* [Request]: Rewrite the material from the line containing "Looking at both, is" through the line containing "67 millimetres", changing every "pebble" to "stone" and leaving everything else as it is.

=-=-=

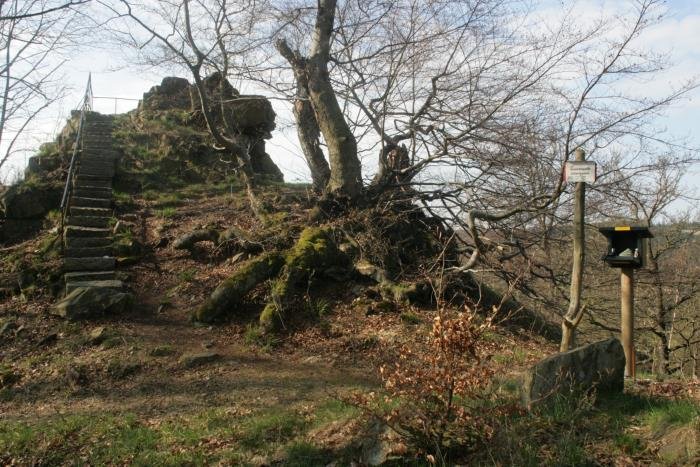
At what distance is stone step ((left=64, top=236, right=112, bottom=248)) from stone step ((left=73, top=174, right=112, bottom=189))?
3.02 metres

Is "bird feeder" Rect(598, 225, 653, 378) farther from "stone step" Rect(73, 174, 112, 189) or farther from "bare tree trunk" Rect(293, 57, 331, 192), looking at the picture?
"stone step" Rect(73, 174, 112, 189)

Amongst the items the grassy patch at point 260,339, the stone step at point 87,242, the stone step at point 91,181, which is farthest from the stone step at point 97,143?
the grassy patch at point 260,339

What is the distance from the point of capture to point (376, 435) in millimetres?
4992

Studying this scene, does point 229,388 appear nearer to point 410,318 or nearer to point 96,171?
point 410,318

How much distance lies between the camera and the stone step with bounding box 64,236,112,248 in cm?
1141

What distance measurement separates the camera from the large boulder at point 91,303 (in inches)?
364

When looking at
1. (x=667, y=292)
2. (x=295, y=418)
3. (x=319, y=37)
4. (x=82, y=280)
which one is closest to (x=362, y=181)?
(x=319, y=37)

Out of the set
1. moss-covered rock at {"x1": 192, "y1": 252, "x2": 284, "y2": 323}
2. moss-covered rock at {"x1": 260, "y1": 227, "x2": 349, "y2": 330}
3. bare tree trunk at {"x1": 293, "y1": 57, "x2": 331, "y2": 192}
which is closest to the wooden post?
moss-covered rock at {"x1": 260, "y1": 227, "x2": 349, "y2": 330}

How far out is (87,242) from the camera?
11.6 metres

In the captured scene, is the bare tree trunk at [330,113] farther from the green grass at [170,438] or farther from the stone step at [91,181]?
the stone step at [91,181]

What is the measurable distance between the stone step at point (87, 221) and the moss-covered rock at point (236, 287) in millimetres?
4646

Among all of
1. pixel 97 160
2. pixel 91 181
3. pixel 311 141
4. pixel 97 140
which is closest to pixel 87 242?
pixel 91 181

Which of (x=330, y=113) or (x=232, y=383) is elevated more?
(x=330, y=113)

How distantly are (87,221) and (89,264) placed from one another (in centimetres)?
203
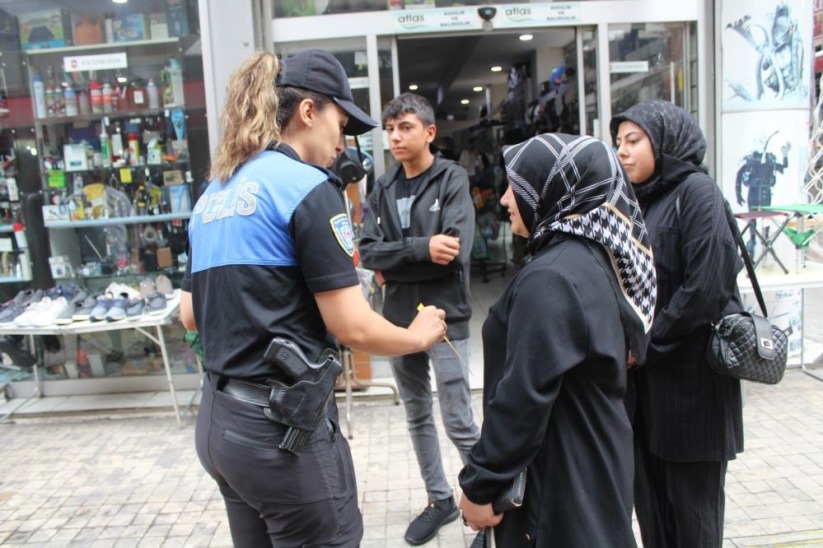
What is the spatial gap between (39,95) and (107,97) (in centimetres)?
55

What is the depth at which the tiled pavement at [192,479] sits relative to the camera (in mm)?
3182

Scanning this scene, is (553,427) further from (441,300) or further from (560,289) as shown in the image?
(441,300)

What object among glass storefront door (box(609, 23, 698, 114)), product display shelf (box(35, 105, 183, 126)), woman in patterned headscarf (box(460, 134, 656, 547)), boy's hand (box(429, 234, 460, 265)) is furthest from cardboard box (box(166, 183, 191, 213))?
woman in patterned headscarf (box(460, 134, 656, 547))

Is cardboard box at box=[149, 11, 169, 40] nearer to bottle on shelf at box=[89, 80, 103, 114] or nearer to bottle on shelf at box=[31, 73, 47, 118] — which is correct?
bottle on shelf at box=[89, 80, 103, 114]

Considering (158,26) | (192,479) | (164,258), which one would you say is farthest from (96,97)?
(192,479)

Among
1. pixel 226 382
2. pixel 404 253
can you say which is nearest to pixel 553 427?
pixel 226 382

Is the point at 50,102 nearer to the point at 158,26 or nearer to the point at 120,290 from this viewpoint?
the point at 158,26

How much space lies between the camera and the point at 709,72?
5.03 m

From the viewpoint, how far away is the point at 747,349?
2119mm

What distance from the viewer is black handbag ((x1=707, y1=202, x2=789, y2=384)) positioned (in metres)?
2.13

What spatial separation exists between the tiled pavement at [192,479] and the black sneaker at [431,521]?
5 cm

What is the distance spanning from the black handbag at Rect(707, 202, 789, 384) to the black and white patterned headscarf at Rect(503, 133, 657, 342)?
662 mm

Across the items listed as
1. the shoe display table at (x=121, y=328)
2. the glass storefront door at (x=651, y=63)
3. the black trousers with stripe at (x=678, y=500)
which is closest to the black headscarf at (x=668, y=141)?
the black trousers with stripe at (x=678, y=500)

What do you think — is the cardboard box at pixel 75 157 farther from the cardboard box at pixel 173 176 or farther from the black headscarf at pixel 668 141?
the black headscarf at pixel 668 141
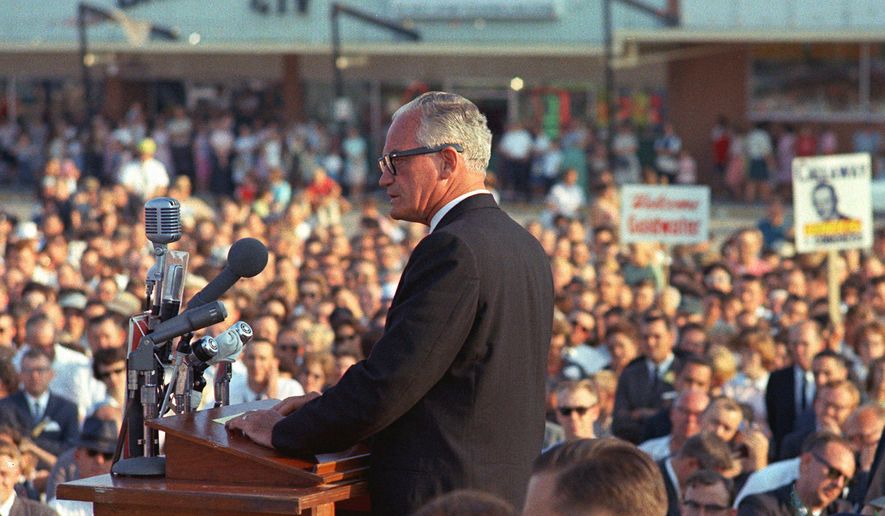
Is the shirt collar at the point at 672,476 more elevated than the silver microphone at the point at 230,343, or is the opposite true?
the silver microphone at the point at 230,343

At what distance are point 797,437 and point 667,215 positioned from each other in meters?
6.87

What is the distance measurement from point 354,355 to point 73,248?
27.7 ft

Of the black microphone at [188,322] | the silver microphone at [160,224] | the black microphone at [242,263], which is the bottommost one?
the black microphone at [188,322]

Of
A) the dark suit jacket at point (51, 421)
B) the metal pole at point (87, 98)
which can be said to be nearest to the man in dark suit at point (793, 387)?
the dark suit jacket at point (51, 421)

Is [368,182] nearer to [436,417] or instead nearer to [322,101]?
[322,101]

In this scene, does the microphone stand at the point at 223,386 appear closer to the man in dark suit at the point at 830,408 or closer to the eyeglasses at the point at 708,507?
the eyeglasses at the point at 708,507

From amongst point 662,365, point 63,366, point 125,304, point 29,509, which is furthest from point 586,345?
point 29,509

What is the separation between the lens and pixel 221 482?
3.54 m

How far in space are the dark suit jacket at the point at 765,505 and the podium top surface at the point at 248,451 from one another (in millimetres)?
3595

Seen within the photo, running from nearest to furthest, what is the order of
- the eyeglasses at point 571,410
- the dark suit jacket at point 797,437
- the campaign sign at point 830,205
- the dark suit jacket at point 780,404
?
the eyeglasses at point 571,410
the dark suit jacket at point 797,437
the dark suit jacket at point 780,404
the campaign sign at point 830,205

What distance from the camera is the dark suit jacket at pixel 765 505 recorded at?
22.7ft

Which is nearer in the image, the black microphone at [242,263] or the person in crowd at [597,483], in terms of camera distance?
the person in crowd at [597,483]

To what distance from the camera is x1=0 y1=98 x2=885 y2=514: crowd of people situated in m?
7.36

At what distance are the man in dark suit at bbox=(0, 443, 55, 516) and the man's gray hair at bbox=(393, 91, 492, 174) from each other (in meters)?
3.20
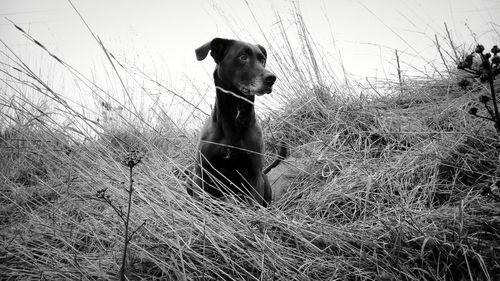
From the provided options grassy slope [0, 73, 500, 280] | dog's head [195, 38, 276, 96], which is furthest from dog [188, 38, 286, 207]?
grassy slope [0, 73, 500, 280]

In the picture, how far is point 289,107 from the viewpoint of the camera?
13.0ft

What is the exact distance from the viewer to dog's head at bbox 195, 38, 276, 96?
2656 mm

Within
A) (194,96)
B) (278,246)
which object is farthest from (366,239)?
(194,96)

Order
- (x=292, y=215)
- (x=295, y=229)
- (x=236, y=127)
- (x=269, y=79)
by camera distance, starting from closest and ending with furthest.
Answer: (x=295, y=229), (x=292, y=215), (x=269, y=79), (x=236, y=127)

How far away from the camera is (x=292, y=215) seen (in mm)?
2182

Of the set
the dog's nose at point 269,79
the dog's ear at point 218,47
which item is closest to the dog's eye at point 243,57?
the dog's ear at point 218,47

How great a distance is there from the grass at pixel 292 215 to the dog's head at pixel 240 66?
67 centimetres

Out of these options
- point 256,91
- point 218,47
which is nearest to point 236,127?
point 256,91

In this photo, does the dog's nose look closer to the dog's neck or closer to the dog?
the dog

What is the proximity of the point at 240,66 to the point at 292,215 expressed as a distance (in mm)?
1322

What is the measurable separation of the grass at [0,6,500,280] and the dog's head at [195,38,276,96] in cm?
67

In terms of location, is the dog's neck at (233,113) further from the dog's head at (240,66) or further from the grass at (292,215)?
the grass at (292,215)

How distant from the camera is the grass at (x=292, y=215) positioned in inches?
55.1

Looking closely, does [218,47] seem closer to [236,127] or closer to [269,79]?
[269,79]
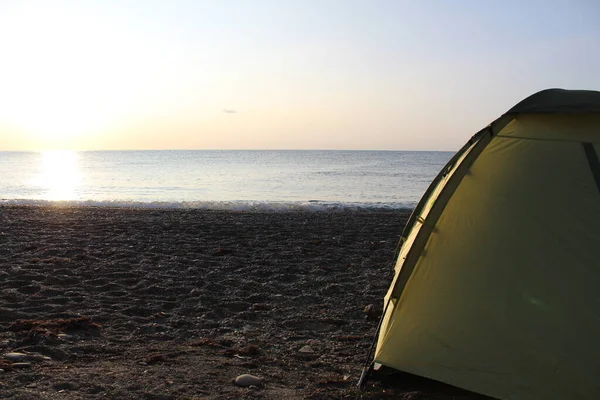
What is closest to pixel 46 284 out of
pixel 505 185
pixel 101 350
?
pixel 101 350

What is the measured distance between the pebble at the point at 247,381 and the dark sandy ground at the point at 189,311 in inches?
2.4

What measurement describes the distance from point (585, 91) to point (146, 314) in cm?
478

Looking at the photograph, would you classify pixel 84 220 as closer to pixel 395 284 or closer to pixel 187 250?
pixel 187 250

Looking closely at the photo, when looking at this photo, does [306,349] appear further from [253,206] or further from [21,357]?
[253,206]

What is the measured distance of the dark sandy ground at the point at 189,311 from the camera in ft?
13.5

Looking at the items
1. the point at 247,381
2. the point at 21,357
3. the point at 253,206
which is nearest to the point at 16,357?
the point at 21,357

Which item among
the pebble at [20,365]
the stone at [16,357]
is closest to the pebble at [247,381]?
the pebble at [20,365]

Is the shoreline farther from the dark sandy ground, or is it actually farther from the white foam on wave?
the white foam on wave

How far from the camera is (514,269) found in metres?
3.79

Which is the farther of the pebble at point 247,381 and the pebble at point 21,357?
the pebble at point 21,357

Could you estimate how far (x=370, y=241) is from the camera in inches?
419

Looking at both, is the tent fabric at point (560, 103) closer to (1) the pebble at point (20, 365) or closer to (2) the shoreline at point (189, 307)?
(2) the shoreline at point (189, 307)

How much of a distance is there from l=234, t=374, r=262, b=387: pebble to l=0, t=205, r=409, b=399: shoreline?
67 millimetres

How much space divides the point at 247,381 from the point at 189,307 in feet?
7.66
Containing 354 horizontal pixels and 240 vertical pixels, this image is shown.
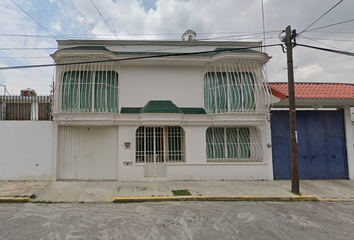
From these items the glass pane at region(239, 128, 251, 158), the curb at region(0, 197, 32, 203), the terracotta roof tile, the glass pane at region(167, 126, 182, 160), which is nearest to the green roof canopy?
the glass pane at region(167, 126, 182, 160)

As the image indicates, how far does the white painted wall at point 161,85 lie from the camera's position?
8.41 m

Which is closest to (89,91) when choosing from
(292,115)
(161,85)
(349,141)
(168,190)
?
(161,85)

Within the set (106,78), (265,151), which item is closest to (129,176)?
(106,78)

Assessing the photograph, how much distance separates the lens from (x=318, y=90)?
809 cm

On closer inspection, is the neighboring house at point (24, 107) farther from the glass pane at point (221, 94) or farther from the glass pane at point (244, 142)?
the glass pane at point (244, 142)

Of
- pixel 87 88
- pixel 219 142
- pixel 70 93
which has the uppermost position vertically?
pixel 87 88

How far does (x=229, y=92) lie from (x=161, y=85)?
10.5ft

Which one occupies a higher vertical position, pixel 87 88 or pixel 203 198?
pixel 87 88

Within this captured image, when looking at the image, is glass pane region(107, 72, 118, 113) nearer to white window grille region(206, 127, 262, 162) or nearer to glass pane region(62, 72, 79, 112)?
glass pane region(62, 72, 79, 112)

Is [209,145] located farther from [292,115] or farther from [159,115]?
[292,115]

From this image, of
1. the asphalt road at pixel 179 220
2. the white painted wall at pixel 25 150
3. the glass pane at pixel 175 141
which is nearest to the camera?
the asphalt road at pixel 179 220

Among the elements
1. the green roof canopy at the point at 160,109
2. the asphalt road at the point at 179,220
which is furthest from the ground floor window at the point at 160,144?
the asphalt road at the point at 179,220

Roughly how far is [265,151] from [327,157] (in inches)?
122

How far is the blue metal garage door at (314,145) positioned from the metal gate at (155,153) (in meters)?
5.10
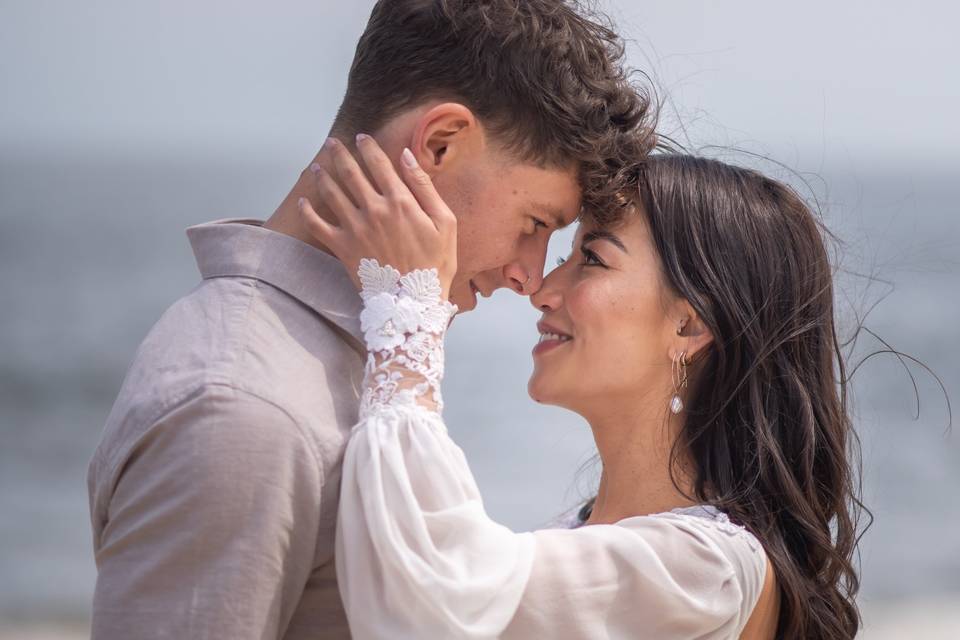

=-=-=

* [Result]:
Looking at both, is the tent fabric at point (560, 103) closer to (1) the stone at point (20, 365) or closer to (2) the shoreline at point (189, 307)?
(2) the shoreline at point (189, 307)

How much of a distance is there from l=234, t=374, r=262, b=387: stone to l=0, t=205, r=409, b=399: shoreline?
67 millimetres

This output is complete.